### What you need to do
1 – Answer these questions using the Karpenter article:
(a) In what month and year did Amazon Web Services introduce Karpenter?
(b) Under which license is Karpenter released?
(c) Which two Windows Server versions does the article focus on scaling?
2 – For each statement, say yes or no depending on whether the Karpenter article agrees with it, and quote the words from the article that decide it.
(a) Karpenter watches the aggregate resource requests of unscheduled pods.
(b) The Amazon Web Services team started development on Windows workloads in Karpenter before the OSS community did.
(c) Karpenter supported Windows nodes from its first release.

### Document extract
◆ ◆ ◆ ◆
Karpenter now supports Windows containers

by Marcio Morales and Bill Pfeiffer | on

Introduction

In November 2021, Amazon Web Services introduced Karpenter , an open-source high-performance Kubernetes Cluster Autoscaler licensed under the Apache License 2.0 . Karpenter helps improve your application availability and cluster efficiency by rapidly launching right-sized compute resources in response to changing application load. Since its release, we’ve been seeing an increase in customers migrating from Kubernetes Cluster Autoscaler to Karpenter. However, for customers running a heterogeneous Amazon Elastic Kubernetes Service ( Amazon EKS ) cluster with Windows workloads, it became a showstopper as Karpenter didn’t support Windows nodes, until now.

The OSS community did a great job starting development on Windows workloads in Karpenter. The Amazon Web Services team took it a step further to review the proposed design, add enhancements to improve the customer experience, and integrate it with our internal continuous integration (CI) process.

When Karpenter is installed in your cluster, it observes the aggregate resource requests of unscheduled pods and decides to launch new nodes when additional capacity is needed, while deciding to deprovision nodes when that capacity is no longer needed. By doing this, Karpenter reduces the scheduling latencies and infrastructure costs of your cluster.

Karpenter high-level scheduling

Figure 1: Karpenter high-level scheduling

In this post, we focus on scaling out/in Windows Server 2019 and Windows Server 2022 using Karpenter for Amazon EKS. To learn more about Karpenter architecture and components, access the Karpenter website.

Prerequisites

  • Ensure you are running eksctl commands with an Amazon Web Services Identify and Access Management ( Amazon Web Services IAM) profile that has permissions to create and manage Amazon EKS . This Amazon Web Services IAM security principal is used in the Getting Started section below for the Amazon Web Services Command Line Interface ( Amazon Web Services CLI ) configuration.
◆ ◆ ◆ ◆
### Data extract

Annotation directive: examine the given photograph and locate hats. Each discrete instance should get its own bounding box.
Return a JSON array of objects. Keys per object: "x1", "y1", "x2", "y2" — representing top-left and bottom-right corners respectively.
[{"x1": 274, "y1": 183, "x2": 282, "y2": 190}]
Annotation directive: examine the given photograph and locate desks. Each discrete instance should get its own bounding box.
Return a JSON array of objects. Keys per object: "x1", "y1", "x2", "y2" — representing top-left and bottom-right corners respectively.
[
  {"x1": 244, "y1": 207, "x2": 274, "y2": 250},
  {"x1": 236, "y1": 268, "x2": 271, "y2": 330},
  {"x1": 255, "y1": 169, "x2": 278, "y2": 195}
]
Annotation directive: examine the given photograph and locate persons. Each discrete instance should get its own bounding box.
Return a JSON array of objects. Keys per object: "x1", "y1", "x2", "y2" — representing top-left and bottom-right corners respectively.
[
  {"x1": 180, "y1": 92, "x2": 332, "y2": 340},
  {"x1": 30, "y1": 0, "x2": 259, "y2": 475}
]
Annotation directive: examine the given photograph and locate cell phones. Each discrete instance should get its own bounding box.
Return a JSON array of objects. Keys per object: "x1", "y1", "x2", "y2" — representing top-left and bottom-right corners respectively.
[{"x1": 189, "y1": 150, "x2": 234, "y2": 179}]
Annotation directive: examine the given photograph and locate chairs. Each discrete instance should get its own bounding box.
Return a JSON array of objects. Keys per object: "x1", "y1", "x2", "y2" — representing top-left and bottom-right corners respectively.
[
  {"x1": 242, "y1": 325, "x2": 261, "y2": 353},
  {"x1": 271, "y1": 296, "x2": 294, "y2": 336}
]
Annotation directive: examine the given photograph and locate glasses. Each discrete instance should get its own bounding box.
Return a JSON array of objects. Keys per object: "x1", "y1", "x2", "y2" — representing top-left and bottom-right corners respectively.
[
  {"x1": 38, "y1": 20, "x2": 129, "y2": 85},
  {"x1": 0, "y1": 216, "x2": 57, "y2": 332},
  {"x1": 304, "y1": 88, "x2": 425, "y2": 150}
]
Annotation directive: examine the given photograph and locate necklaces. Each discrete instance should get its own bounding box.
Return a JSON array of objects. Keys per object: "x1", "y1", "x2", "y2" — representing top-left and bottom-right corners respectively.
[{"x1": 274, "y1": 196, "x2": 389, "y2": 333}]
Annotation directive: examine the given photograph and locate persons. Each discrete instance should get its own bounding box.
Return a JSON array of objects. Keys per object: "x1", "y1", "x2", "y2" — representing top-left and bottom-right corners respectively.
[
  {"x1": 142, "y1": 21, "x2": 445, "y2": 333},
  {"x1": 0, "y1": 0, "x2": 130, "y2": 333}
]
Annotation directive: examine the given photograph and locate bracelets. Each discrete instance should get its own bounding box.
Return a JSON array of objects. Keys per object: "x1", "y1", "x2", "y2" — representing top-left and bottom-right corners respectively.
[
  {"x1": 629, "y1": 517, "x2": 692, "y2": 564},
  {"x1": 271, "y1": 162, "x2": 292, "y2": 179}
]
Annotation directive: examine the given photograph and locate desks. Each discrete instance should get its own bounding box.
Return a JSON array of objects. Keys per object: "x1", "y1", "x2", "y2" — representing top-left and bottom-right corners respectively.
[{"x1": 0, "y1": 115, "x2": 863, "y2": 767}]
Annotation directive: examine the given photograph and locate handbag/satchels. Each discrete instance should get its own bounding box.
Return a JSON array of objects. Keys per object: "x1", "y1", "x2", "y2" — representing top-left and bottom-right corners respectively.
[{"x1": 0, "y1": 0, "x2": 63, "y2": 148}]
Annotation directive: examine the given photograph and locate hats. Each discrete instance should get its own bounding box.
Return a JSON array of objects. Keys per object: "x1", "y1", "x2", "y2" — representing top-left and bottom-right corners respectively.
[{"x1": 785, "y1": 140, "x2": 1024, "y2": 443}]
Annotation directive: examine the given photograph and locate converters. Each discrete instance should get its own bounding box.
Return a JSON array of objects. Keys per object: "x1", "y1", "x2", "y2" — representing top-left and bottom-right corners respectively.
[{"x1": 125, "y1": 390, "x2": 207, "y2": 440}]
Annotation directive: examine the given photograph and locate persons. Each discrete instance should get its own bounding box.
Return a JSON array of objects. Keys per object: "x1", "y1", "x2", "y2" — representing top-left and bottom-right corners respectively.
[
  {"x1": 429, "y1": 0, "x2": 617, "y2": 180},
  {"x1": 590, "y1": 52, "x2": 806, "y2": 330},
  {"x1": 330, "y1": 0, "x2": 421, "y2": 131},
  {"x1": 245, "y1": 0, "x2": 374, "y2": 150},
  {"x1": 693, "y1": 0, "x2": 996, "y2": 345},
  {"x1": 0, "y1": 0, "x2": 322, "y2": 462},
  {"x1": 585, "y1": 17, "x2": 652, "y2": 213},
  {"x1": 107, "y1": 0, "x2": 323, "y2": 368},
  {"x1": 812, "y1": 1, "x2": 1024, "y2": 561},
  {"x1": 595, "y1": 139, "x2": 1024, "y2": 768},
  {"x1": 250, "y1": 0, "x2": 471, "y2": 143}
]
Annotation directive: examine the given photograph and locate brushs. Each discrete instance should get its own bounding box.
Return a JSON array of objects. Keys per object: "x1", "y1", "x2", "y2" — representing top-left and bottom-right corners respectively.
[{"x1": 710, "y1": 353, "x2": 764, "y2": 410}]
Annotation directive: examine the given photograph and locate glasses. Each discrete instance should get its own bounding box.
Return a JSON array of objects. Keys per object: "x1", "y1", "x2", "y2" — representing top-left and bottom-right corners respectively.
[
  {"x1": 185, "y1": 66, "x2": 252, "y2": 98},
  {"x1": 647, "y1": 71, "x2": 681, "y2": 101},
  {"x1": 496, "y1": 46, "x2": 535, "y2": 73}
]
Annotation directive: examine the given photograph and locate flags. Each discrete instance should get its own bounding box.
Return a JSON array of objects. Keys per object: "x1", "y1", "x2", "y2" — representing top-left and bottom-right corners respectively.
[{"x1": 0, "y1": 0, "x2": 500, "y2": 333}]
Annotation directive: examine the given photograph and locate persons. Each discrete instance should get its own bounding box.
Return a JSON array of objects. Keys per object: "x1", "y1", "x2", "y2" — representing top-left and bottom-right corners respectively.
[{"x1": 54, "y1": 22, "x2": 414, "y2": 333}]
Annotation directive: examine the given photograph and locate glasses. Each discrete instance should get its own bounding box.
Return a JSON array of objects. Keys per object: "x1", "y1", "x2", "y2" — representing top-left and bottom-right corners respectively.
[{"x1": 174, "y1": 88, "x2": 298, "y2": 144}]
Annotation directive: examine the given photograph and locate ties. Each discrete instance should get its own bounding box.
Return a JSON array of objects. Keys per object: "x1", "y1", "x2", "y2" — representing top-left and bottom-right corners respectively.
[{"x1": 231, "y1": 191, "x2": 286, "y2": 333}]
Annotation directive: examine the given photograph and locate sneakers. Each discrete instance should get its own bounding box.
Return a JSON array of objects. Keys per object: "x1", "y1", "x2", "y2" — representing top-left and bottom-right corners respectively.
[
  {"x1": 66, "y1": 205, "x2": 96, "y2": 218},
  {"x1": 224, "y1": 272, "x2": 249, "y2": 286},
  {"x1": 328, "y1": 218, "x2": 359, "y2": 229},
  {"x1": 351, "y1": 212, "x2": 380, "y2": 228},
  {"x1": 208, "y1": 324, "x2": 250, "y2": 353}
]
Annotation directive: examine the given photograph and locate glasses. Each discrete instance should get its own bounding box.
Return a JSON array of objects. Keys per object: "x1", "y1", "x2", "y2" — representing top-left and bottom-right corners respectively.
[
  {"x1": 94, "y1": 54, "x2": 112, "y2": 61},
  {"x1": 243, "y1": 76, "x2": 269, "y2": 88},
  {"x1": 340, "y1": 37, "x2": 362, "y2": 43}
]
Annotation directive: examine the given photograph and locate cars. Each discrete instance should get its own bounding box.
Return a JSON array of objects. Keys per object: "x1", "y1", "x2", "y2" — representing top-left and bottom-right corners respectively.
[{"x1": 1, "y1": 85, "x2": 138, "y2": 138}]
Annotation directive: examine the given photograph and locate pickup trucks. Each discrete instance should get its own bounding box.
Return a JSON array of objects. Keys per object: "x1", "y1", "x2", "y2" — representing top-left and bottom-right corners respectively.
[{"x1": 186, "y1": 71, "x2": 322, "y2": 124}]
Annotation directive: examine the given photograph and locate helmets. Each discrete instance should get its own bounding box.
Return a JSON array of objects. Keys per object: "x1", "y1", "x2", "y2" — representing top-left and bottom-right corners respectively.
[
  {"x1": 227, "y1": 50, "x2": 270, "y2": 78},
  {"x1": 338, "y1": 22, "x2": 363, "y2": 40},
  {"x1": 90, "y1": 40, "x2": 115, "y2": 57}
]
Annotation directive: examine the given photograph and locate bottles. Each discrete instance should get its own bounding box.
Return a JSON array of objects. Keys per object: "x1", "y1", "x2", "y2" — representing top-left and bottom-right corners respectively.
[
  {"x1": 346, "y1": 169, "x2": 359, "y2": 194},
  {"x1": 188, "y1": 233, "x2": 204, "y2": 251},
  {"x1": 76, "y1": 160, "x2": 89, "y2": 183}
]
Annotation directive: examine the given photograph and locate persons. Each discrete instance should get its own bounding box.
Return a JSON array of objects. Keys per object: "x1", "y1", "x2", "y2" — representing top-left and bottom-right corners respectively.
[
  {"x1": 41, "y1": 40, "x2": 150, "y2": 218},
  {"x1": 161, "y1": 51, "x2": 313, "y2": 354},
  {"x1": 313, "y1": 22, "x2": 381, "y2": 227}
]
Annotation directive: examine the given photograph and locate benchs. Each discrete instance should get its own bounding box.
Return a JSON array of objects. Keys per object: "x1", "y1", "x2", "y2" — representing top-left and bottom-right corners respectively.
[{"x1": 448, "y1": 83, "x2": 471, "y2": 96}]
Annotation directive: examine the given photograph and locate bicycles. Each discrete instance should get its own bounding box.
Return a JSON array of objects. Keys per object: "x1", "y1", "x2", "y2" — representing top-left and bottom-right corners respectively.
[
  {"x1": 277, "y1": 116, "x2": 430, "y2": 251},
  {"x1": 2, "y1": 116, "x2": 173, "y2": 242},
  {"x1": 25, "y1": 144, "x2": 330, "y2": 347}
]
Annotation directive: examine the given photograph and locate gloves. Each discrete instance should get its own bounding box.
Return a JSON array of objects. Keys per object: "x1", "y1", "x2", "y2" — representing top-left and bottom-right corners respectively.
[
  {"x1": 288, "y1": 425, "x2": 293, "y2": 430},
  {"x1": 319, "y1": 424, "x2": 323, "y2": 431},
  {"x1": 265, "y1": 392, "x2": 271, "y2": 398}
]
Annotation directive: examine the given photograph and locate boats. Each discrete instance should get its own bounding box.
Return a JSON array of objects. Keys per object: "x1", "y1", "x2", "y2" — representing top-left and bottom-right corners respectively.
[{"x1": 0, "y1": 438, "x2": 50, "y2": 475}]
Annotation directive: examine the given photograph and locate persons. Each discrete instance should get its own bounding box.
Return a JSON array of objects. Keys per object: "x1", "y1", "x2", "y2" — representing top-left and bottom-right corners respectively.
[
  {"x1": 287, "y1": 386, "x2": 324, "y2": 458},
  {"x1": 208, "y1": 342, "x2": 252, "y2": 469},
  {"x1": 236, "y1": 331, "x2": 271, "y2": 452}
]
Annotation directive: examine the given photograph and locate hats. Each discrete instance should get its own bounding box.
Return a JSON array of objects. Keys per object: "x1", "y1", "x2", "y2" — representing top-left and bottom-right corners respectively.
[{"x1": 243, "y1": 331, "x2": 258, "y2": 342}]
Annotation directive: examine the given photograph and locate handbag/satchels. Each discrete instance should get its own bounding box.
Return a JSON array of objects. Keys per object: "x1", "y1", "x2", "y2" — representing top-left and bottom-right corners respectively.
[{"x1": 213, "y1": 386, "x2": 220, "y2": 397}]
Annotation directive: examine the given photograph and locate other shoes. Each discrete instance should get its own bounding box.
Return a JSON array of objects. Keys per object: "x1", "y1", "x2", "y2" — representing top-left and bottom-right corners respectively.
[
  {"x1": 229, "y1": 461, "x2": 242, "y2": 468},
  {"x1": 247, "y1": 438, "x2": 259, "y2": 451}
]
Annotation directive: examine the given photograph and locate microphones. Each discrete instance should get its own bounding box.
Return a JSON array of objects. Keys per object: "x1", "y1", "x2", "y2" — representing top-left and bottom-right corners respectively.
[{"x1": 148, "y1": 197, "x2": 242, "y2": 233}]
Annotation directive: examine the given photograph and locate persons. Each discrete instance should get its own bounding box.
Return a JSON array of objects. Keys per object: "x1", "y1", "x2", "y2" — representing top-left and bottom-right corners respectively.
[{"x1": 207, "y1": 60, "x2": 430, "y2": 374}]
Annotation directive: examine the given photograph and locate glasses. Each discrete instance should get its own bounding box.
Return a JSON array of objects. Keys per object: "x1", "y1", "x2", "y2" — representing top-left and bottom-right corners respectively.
◆ ◆ ◆ ◆
### Results for each task
1 –
(a) November 2021
(b) The Apache License 2.0
(c) Windows Server 2019 and Windows Server 2022

2 –
(a) Yes: "it observes the aggregate resource requests of unscheduled pods"
(b) No: "The OSS community did a great job starting development on Windows workloads in Karpenter."
(c) No: "Karpenter didn’t support Windows nodes, until now"